The news that Google has bought streaming music service Songza will therefore be instantly recognisable as another move down the path of contextual information for Google. Unlike Apple’s acquisition of Beats Music which was, among other things, about Apple gaining a foothold in the streaming music space, Songza was acquired for its ability to recommend music to you in a “contextually-sensitive” way.

Need a playlist of high tempo jams to get your gym session off to a flying start, or a collection of popular music to play outside at a braai? All you need to do is tell Songza and it will bring up a playlist for you. Songza’s playlists are all curated by human beings, which means the songs are not simply inserted in because they have a matching genre or artist – they adhere to the context of the request.
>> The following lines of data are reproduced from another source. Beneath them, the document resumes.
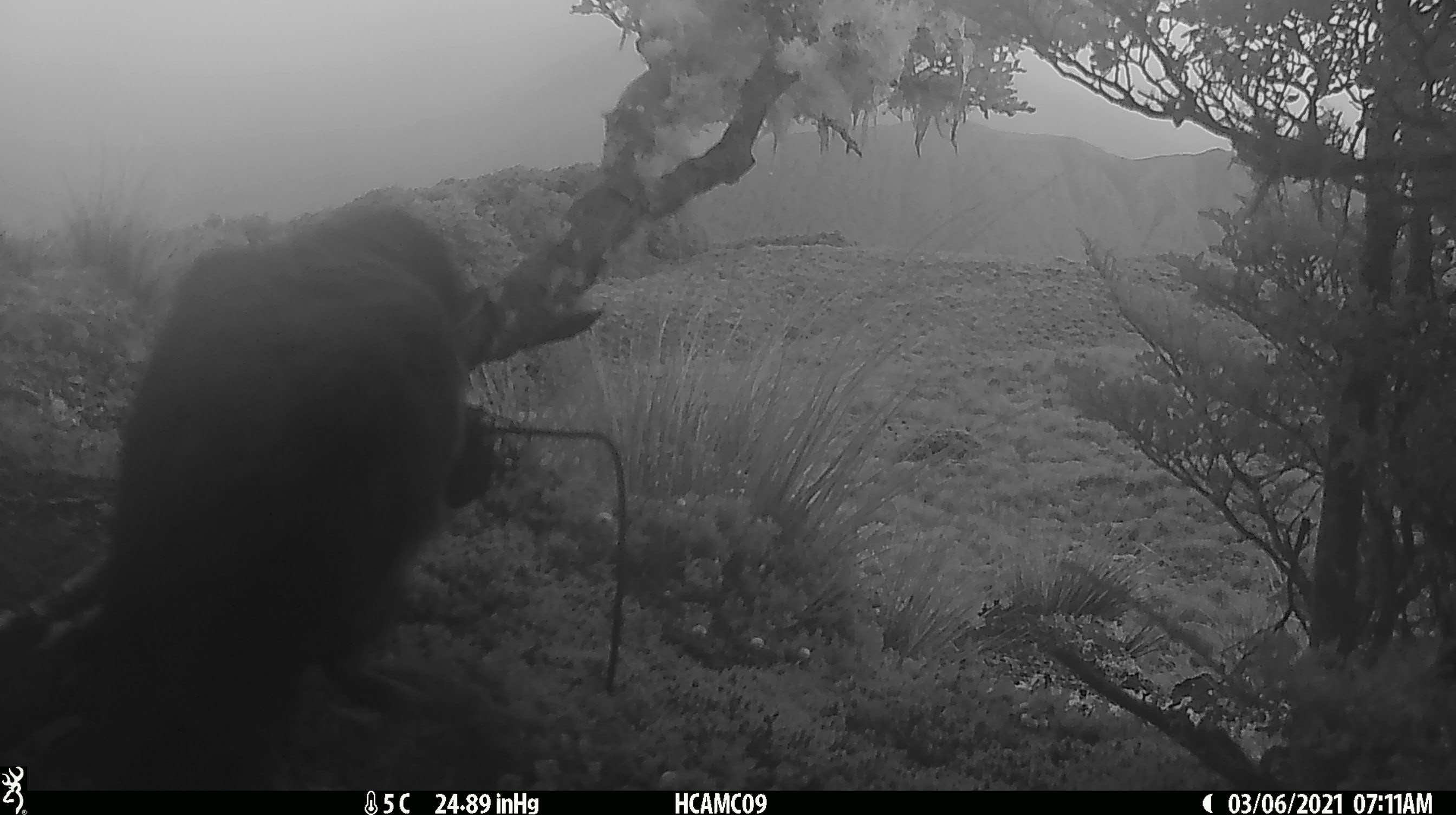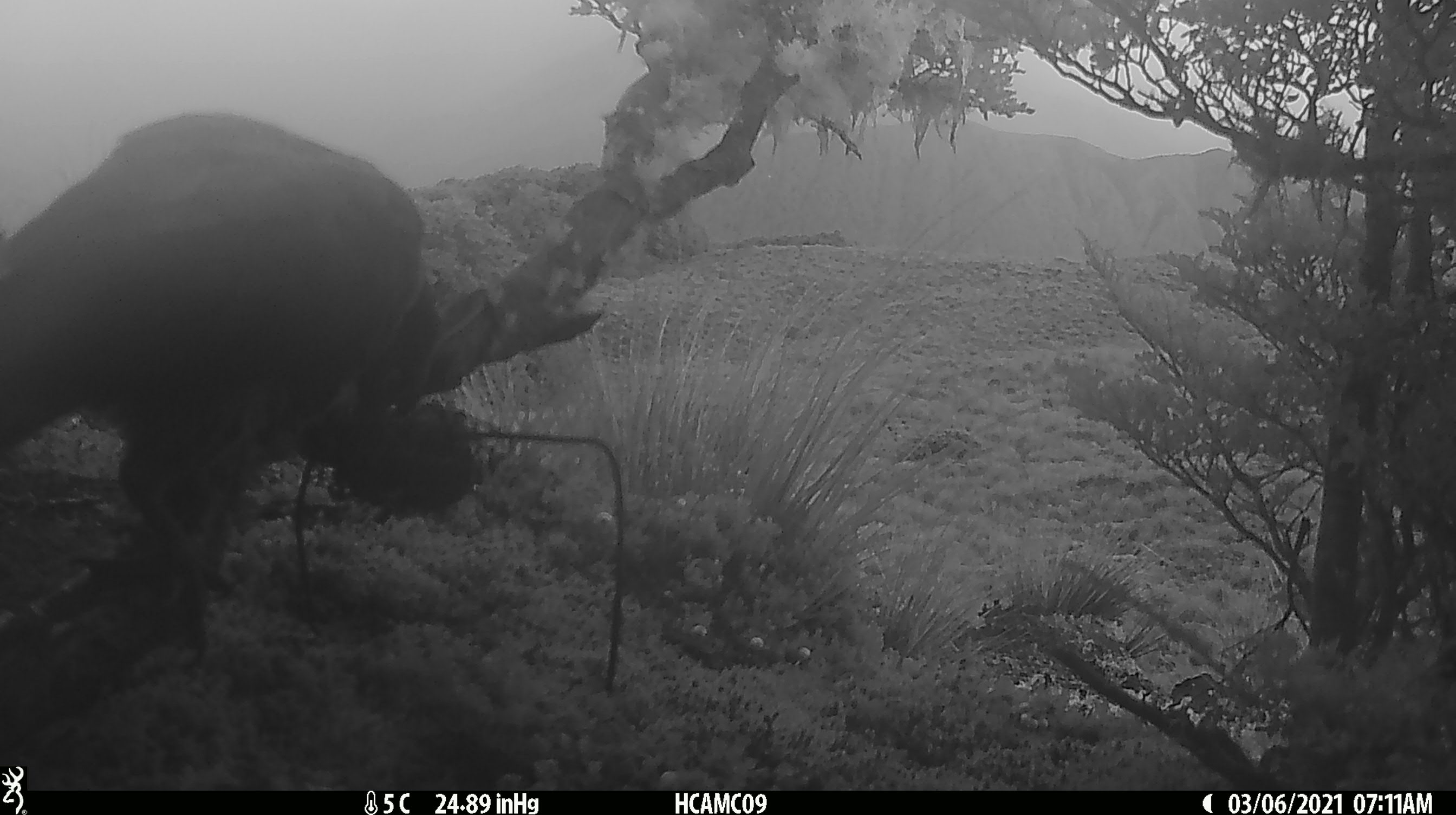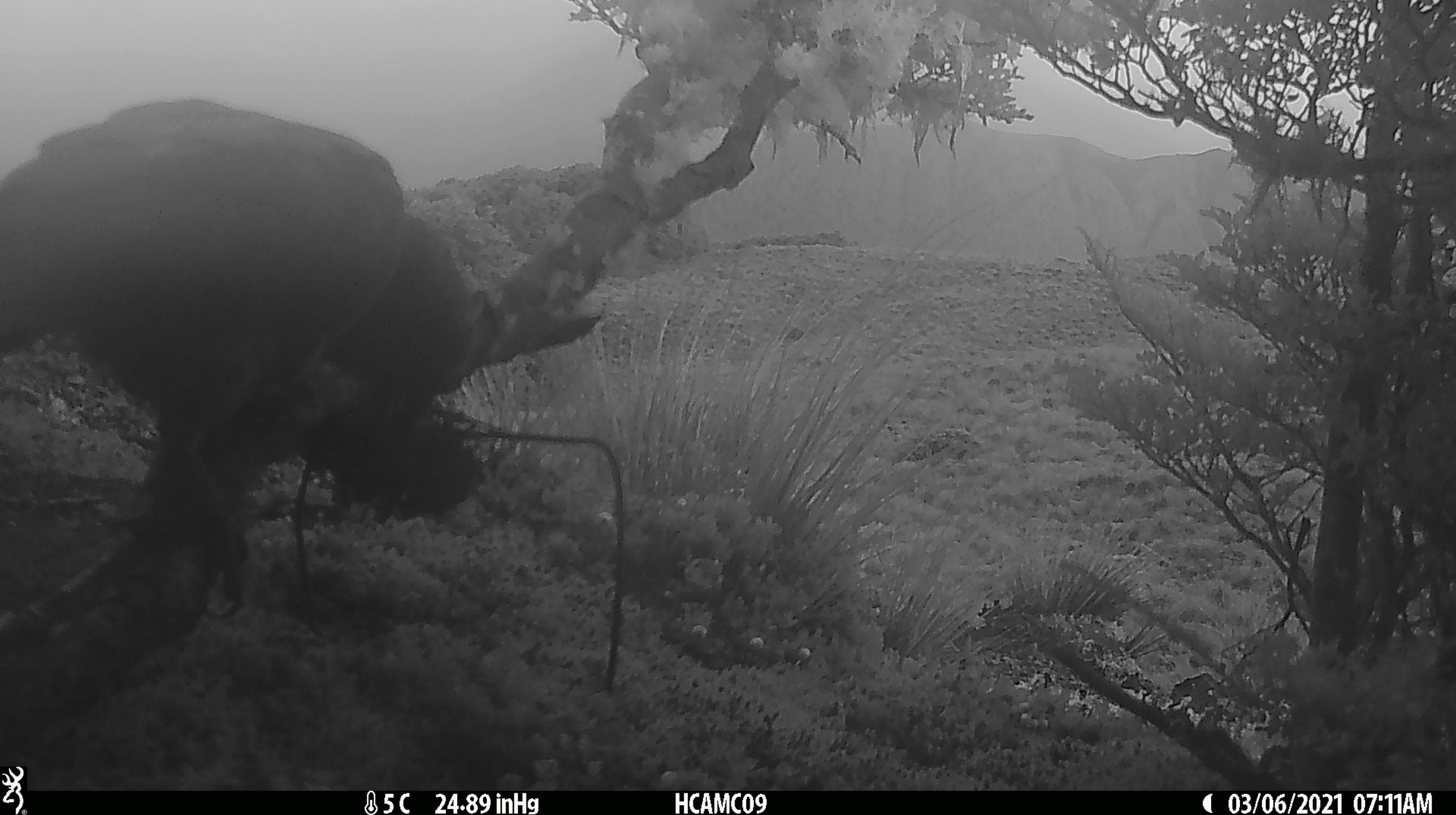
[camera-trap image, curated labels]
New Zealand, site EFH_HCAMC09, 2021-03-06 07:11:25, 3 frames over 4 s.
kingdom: Animalia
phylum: Chordata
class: Aves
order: Psittaciformes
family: Strigopidae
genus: Nestor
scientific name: Nestor notabilis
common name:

“Over the coming months, we’ll explore ways to bring what you love about Songza to Google Play Music.” Google said in its official press statement on the purchase. “We’ll also look for opportunities to bring their great work to the music experience on YouTube and other Google products.”

While we don’t yet have access to Google Play Music’s All Access streaming service in South Africa, the rumoured YouTube music subscription service may very well hit our shores in the near future and Songza looks to be a strong component of what Google will try to offer.

Where we’d like to see Google use this ability is to combine Google Maps, heart rate sensor and a fitness app on an Android Wear smartwatch (for example) and start playing up tempo music if we start falling behind on our desired running pace, or Eye of the Tiger when we reach a particularly steep hill climb.